EXERCISE PASSAGE:
▼▼▼

Graceful splayfoot salamander
- Conservation status: Vulnerable (IUCN 3.1)

Scientific classification
- Kingdom: Animalia
- Phylum: Chordata
- Class: Amphibia
- Order: Urodela
- Family: Plethodontidae
- Genus: Chiropterotriton
- Species: C. cracens
- Binomial name: Chiropterotriton cracens Rabb, 1958
- Synonyms: Chiropterotriton chondrostega cracens Rabb, 1958;

= Graceful splayfoot salamander =

- Authority: Rabb, 1958
- Conservation status: VU
- Synonyms: Chiropterotriton chondrostega cracens Rabb, 1958

Species of amphibian

The graceful splayfoot salamander (Chiropterotriton cracens), also known as the graceful flat-footed salamander, is a species of salamander in the family Plethodontidae. It is endemic to the state of Tamaulipas in northeastern Mexico. Its type locality is near Gómez Farías, Tamaulipas.

▲▲▲

PROVIDED DATA:
▼▼▼

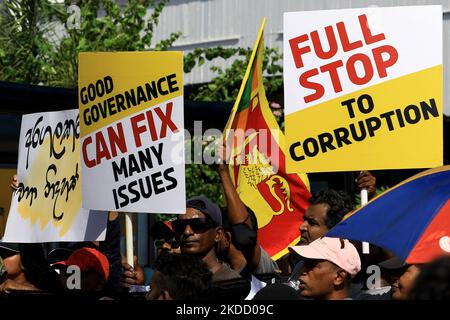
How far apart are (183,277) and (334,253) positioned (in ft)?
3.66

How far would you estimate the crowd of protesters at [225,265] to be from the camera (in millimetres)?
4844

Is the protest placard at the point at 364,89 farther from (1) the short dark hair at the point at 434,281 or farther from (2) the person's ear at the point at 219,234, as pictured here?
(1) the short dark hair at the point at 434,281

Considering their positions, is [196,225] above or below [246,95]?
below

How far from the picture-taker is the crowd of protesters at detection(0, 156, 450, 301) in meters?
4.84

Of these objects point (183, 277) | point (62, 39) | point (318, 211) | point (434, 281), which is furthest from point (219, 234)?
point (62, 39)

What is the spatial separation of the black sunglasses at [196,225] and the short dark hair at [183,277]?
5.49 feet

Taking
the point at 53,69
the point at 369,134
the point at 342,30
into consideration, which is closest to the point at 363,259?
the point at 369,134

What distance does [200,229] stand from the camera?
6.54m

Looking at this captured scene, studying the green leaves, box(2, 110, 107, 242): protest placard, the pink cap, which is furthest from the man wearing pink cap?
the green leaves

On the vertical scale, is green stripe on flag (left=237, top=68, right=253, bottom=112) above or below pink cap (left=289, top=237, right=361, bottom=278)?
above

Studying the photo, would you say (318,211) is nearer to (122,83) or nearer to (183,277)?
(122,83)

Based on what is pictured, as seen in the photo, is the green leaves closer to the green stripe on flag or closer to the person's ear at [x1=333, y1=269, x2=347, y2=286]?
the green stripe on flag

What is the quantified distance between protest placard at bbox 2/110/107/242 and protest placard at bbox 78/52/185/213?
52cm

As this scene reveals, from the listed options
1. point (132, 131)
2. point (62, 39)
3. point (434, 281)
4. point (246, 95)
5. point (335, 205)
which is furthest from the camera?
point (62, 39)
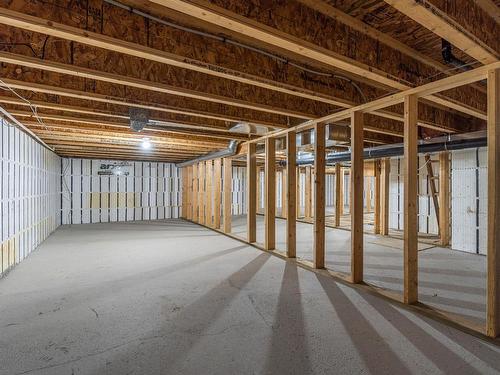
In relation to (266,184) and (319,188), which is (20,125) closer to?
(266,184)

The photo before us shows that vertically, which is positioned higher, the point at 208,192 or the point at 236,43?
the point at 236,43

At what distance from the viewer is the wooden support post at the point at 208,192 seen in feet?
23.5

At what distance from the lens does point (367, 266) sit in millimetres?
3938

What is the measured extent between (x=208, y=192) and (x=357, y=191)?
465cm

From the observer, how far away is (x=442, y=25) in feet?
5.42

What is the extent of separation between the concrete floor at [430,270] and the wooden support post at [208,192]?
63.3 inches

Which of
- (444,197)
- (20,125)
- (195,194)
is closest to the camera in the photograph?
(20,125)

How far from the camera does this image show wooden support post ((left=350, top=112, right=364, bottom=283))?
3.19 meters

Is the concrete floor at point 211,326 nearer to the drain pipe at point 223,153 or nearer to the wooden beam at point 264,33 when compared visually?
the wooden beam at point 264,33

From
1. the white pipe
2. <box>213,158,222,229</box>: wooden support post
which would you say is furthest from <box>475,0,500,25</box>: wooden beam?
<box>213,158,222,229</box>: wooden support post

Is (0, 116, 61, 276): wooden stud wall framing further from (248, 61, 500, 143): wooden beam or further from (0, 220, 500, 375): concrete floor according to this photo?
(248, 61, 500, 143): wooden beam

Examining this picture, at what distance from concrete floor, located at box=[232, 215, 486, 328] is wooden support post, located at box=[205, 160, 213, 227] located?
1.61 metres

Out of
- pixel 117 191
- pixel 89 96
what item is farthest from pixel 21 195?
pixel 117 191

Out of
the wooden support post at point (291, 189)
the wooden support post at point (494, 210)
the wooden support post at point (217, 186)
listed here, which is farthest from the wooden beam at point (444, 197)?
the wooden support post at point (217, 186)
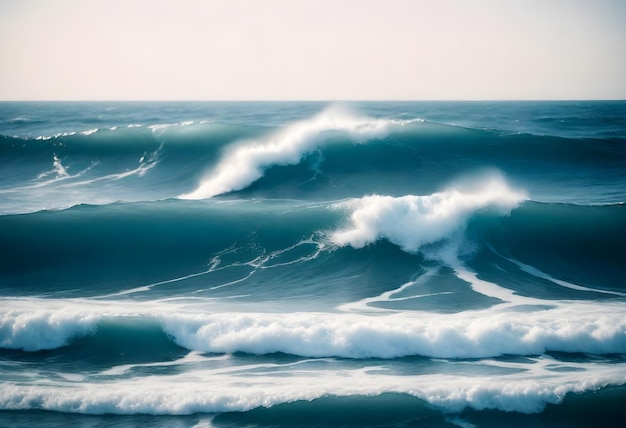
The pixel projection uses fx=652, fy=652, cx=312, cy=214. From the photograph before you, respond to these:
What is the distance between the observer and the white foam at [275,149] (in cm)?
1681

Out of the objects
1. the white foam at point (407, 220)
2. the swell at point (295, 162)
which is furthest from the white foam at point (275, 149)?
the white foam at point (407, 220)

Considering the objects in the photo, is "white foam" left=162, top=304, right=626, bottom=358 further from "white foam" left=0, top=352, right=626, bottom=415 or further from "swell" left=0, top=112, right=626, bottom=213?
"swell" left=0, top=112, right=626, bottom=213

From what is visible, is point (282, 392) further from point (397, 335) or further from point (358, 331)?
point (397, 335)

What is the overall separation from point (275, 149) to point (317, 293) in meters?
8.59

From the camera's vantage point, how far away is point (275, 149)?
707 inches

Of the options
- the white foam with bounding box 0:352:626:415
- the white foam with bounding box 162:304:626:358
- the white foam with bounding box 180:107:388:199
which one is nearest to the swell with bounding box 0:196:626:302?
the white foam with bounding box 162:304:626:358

▲▲▲

TO DO:
[1] According to the salamander passage, the graceful splayfoot salamander is endemic to which Mexican state?
[2] Render this sentence from the salamander passage in Spanish: "Its type locality is near Gómez Farías, Tamaulipas."
[3] Extend the salamander passage with a few more sentences, picking up after its last line.
The records are separate material and have no connection to the salamander passage.

ANSWERS PROVIDED:
[1] Tamaulipas, in northeastern Mexico.

[2] Su localidad tipo está cerca de Gómez Farías, Tamaulipas.

[3]
==Description==
Chiropterotriton cracens is a small, slender salamander. Adults measure 24–31 mm in snout–vent length. The tail is long, maximally 1.5 times the snout-vent length. Limbs are well developed; hind legs are slightly longer than forelegs. Dorsal colour is light brown, sides are slightly darker.

Females collected in summer had more and smaller eggs than those collected in spring when eggs were quite large, 1–2.5 mm, but few in number (3-5 per side). Juveniles (12–14 mm body length) have been collected in May and August.

==Habitat and conservation==
Its natural habitat are cloud forests between 1000 and 2000 meters elevation, where it lives in bromeliads.

Chiropterotriton cracens only known from the El Cielo Biosphere Reserve, a protected area. Despite this, Chiropterotriton cracens has declined. The reasons for this decline are unknown but could relate to climate change or disease (e.g. chytridiomycosis).